Retype the material word for word.

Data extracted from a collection
§ §

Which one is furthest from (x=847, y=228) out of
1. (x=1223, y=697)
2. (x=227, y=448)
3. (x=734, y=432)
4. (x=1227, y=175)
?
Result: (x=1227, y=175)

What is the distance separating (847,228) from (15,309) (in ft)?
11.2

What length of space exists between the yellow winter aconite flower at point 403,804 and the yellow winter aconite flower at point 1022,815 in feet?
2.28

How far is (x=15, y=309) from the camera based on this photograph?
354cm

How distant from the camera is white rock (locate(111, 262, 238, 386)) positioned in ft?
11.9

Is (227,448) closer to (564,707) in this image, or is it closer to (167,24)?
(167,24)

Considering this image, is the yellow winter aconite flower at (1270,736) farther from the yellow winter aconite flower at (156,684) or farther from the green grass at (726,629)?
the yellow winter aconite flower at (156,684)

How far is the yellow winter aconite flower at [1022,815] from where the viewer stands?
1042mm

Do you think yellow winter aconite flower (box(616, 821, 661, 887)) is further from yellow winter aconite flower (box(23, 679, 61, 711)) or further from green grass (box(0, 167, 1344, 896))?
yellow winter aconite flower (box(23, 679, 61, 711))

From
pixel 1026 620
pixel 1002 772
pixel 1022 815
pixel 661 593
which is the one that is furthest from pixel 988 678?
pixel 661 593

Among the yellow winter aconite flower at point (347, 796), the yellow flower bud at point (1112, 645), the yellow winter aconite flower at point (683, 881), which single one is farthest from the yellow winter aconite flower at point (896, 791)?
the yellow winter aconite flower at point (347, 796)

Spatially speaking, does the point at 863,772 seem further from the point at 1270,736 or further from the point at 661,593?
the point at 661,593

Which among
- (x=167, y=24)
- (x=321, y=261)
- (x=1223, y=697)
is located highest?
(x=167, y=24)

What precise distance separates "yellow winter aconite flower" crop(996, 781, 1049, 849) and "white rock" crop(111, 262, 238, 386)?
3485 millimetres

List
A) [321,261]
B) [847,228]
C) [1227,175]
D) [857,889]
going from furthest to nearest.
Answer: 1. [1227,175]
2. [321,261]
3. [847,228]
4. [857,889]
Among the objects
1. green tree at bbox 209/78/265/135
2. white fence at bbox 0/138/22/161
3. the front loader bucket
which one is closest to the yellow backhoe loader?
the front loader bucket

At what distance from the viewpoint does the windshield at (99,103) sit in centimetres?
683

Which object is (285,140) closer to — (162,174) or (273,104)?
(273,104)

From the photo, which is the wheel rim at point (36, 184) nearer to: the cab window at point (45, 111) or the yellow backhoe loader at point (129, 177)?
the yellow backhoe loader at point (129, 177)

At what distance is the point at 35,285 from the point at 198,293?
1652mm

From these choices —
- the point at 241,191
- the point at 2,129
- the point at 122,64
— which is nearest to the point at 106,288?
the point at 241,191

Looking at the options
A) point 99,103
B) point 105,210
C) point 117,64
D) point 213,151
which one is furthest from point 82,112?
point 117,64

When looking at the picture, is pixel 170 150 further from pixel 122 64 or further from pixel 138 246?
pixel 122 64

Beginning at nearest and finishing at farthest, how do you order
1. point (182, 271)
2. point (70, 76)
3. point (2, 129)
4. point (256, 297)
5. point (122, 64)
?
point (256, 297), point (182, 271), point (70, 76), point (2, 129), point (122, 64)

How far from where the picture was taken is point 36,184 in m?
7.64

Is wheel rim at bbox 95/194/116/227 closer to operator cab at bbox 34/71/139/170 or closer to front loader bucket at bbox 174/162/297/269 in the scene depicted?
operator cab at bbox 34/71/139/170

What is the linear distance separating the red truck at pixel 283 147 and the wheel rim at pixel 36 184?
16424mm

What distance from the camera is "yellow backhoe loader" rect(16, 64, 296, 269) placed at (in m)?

§ §

> _WRITTEN RESPONSE_
Which one is furthest from (x=847, y=228) out of
1. (x=1223, y=697)
2. (x=227, y=448)
3. (x=734, y=432)
4. (x=1227, y=175)
?
Result: (x=1227, y=175)

What is the distance separating (847,228) from (15,309) (in ft)?
11.2

What length of space exists between the yellow winter aconite flower at point 403,804 and the yellow winter aconite flower at point 1022,815 in feet?
2.28

How far is (x=15, y=309) from the camera based on this photograph?
354cm

How distant from the camera is white rock (locate(111, 262, 238, 386)) positioned in ft?
11.9

Is (227,448) closer to (564,707) in this image, or is it closer to (167,24)?
(167,24)

Considering this image, is the yellow winter aconite flower at (1270,736) farther from the yellow winter aconite flower at (156,684) or farther from the green grass at (726,629)?
the yellow winter aconite flower at (156,684)

How far is the yellow winter aconite flower at [1022,815] from where the viewer stands?
1042mm

Do you think yellow winter aconite flower (box(616, 821, 661, 887)) is further from yellow winter aconite flower (box(23, 679, 61, 711)) or further from green grass (box(0, 167, 1344, 896))?
yellow winter aconite flower (box(23, 679, 61, 711))

From
pixel 1026 620
pixel 1002 772
pixel 1022 815
pixel 661 593
which is the one that is furthest from pixel 988 678?
pixel 661 593

Among the yellow winter aconite flower at point (347, 796), the yellow flower bud at point (1112, 645), the yellow winter aconite flower at point (683, 881), which single one is farthest from the yellow winter aconite flower at point (896, 791)?
the yellow winter aconite flower at point (347, 796)

Spatially speaking, does the point at 863,772 seem further from the point at 1270,736 or further from the point at 661,593?
the point at 661,593

Which among
- (x=167, y=24)
- (x=321, y=261)
- (x=1223, y=697)
is located highest?
(x=167, y=24)

What precise distance separates "yellow winter aconite flower" crop(996, 781, 1049, 849) and "white rock" crop(111, 262, 238, 386)?
3485 millimetres

List
A) [321,261]
B) [847,228]
C) [1227,175]
D) [857,889]
going from furthest to nearest.
Answer: 1. [1227,175]
2. [321,261]
3. [847,228]
4. [857,889]
Among the objects
1. green tree at bbox 209/78/265/135
2. white fence at bbox 0/138/22/161
3. the front loader bucket
which one is closest to the yellow backhoe loader?
the front loader bucket

At what distance from the viewpoint does the windshield at (99,103) sit in centimetres?
683

Which object is (285,140) closer to — (162,174) or (273,104)?
(273,104)

From the photo, which is the wheel rim at point (36, 184) nearer to: the cab window at point (45, 111) or the yellow backhoe loader at point (129, 177)?
the yellow backhoe loader at point (129, 177)

At what distance is the point at 35,285 from the point at 198,293?
1652mm

From these choices —
- the point at 241,191
- the point at 2,129
- the point at 122,64
— which is nearest to the point at 106,288?
the point at 241,191

Looking at the options
A) point 99,103
B) point 105,210
C) point 117,64
D) point 213,151
which one is furthest from point 82,112?
point 117,64

When looking at the picture, is pixel 170 150 further from pixel 122 64 or further from pixel 138 246?
pixel 122 64

Beginning at nearest and finishing at farthest, how do you order
1. point (182, 271)
2. point (70, 76)
3. point (2, 129)
4. point (256, 297)
5. point (122, 64)
?
point (256, 297), point (182, 271), point (70, 76), point (2, 129), point (122, 64)

How far from where the picture was taken is point 36,184 in m?
7.64

Is wheel rim at bbox 95/194/116/227 closer to operator cab at bbox 34/71/139/170 or closer to front loader bucket at bbox 174/162/297/269 in the scene depicted?
operator cab at bbox 34/71/139/170

What is the linear distance separating the red truck at pixel 283 147 and the wheel rim at pixel 36 184?
16424mm

What distance from the camera is "yellow backhoe loader" rect(16, 64, 296, 269) placed at (in m)?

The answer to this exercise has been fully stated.